=== Problem description ===
Please pull out each line in the entries below that contains the string "image". Case counts.

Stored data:
-- Start --

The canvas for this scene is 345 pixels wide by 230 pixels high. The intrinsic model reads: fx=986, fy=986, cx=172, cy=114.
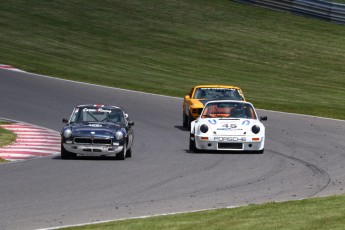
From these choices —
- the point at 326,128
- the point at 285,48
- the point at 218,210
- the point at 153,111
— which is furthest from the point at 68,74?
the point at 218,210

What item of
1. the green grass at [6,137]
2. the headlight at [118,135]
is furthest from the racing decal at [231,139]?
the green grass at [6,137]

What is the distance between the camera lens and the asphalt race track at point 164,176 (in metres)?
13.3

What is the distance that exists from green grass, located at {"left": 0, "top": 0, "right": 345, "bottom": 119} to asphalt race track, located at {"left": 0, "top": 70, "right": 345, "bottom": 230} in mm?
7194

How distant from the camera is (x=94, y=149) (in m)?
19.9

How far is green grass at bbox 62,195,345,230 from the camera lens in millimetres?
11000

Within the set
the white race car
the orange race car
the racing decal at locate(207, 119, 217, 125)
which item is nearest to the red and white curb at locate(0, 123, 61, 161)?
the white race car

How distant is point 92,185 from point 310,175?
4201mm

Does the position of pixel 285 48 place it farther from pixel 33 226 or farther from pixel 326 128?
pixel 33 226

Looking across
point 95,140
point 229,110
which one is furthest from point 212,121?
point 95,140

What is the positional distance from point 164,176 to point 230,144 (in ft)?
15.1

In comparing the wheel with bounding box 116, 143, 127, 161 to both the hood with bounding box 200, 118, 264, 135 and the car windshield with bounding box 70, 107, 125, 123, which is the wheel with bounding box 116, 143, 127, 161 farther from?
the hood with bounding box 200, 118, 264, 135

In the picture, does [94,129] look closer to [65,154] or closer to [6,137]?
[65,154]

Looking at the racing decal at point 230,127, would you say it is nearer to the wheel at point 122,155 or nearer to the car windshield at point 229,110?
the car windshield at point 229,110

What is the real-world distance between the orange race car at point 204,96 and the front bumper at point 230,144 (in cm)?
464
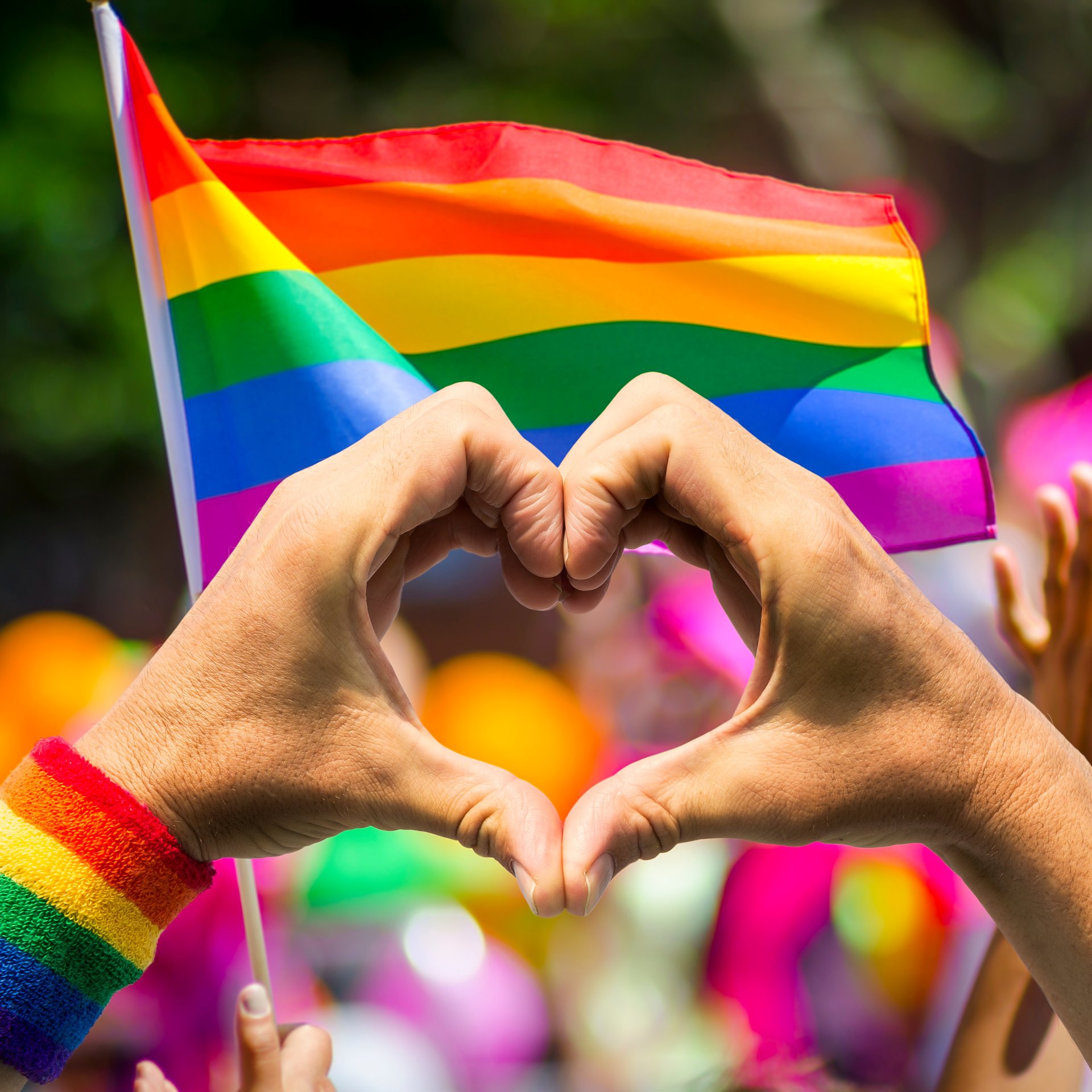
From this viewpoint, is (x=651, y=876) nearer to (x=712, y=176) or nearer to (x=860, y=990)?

-- End --
-- Start --

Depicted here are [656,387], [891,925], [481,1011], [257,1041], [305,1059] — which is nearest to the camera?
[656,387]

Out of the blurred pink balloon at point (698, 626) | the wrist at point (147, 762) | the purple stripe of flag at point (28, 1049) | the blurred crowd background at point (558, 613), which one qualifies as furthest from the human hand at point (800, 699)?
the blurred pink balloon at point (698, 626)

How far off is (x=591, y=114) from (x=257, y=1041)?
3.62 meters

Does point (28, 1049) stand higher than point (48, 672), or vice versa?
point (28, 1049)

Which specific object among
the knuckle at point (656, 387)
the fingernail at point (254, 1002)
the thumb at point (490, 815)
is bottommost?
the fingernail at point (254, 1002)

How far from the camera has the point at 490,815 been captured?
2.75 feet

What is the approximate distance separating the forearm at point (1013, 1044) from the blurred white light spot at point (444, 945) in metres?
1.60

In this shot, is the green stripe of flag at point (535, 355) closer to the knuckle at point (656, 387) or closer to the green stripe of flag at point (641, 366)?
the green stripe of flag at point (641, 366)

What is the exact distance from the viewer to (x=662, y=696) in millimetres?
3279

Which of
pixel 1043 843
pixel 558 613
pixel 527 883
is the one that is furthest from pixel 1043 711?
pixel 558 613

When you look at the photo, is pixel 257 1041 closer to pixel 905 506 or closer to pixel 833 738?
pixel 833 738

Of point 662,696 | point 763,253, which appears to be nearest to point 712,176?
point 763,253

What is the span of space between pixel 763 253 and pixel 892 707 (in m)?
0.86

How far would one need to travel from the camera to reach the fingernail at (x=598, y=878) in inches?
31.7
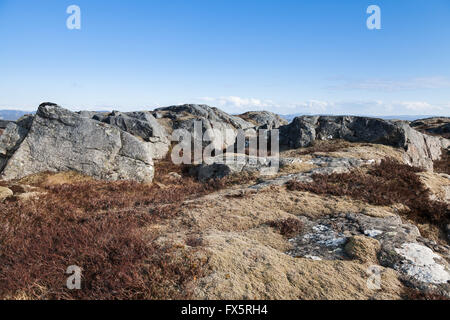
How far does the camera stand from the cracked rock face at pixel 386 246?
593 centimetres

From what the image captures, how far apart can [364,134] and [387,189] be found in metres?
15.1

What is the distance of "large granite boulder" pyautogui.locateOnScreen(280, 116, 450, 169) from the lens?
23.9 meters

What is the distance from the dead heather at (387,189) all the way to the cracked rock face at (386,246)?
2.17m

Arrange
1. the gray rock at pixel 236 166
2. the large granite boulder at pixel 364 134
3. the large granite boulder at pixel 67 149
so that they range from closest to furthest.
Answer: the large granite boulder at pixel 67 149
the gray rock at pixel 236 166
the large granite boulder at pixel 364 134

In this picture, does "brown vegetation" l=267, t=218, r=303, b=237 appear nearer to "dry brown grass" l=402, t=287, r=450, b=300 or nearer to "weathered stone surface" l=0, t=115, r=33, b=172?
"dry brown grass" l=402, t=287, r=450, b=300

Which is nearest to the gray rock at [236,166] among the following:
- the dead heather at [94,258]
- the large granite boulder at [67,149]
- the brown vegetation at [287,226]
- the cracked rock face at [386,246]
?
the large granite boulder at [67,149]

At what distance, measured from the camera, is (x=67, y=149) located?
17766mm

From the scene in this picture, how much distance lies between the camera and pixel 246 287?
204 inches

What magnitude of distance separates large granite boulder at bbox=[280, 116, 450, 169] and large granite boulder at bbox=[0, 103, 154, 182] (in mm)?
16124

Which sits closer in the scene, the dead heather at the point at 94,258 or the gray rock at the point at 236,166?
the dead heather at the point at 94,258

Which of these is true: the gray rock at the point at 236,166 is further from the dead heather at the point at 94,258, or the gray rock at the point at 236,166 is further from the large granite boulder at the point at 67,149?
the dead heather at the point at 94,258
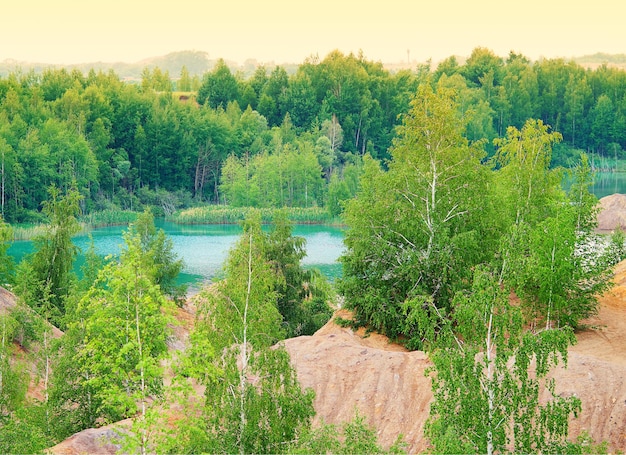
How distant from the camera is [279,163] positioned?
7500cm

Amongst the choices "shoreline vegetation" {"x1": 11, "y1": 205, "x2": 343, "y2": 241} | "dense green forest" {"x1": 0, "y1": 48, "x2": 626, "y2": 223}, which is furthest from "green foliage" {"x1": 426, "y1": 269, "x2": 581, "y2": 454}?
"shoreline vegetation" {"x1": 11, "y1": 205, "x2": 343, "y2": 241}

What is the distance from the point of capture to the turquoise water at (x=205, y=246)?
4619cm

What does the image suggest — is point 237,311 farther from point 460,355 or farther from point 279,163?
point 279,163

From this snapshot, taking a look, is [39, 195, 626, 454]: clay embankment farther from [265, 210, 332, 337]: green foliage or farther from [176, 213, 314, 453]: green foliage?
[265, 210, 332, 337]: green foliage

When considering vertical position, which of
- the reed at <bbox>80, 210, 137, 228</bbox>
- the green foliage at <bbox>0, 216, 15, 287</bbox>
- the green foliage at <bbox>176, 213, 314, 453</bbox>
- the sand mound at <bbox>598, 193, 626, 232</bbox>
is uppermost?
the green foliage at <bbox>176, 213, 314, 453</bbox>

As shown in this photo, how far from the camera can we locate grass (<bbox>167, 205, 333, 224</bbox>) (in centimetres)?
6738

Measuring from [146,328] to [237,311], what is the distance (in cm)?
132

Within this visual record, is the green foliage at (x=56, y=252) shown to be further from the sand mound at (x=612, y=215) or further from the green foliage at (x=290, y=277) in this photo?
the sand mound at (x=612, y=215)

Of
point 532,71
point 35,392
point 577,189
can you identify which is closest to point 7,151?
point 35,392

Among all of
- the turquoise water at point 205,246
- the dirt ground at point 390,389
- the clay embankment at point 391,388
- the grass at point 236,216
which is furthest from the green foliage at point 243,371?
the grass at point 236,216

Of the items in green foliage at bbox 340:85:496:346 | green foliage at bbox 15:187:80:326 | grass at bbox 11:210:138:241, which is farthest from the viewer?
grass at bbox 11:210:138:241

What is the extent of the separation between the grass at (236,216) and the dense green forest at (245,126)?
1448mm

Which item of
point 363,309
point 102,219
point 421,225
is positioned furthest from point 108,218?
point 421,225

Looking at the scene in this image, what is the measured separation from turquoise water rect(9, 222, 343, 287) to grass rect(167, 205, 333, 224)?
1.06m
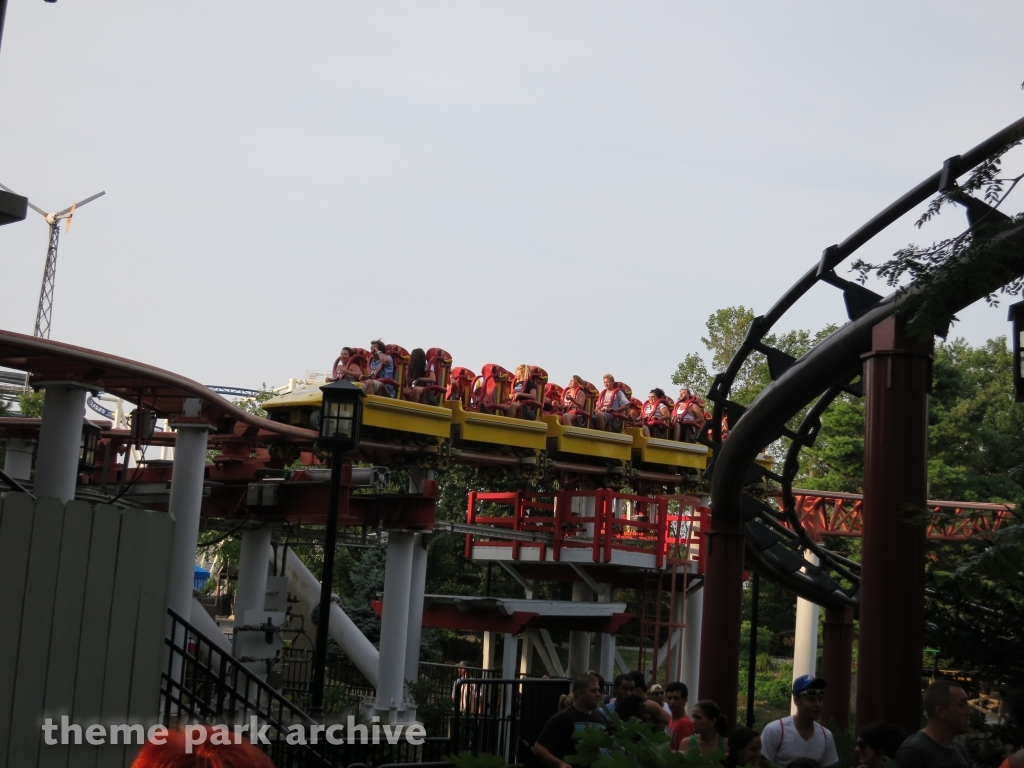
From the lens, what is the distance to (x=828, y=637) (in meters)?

-- End --

=== Reply ===
From what the image captures, how far apart can [364,134] and [387,189] be found in metres?
What does the image suggest — is point 237,311 farther from point 460,355 or farther from point 279,163?
Looking at the scene in this image, what is the measured separation from turquoise water rect(9, 222, 343, 287) to grass rect(167, 205, 333, 224)?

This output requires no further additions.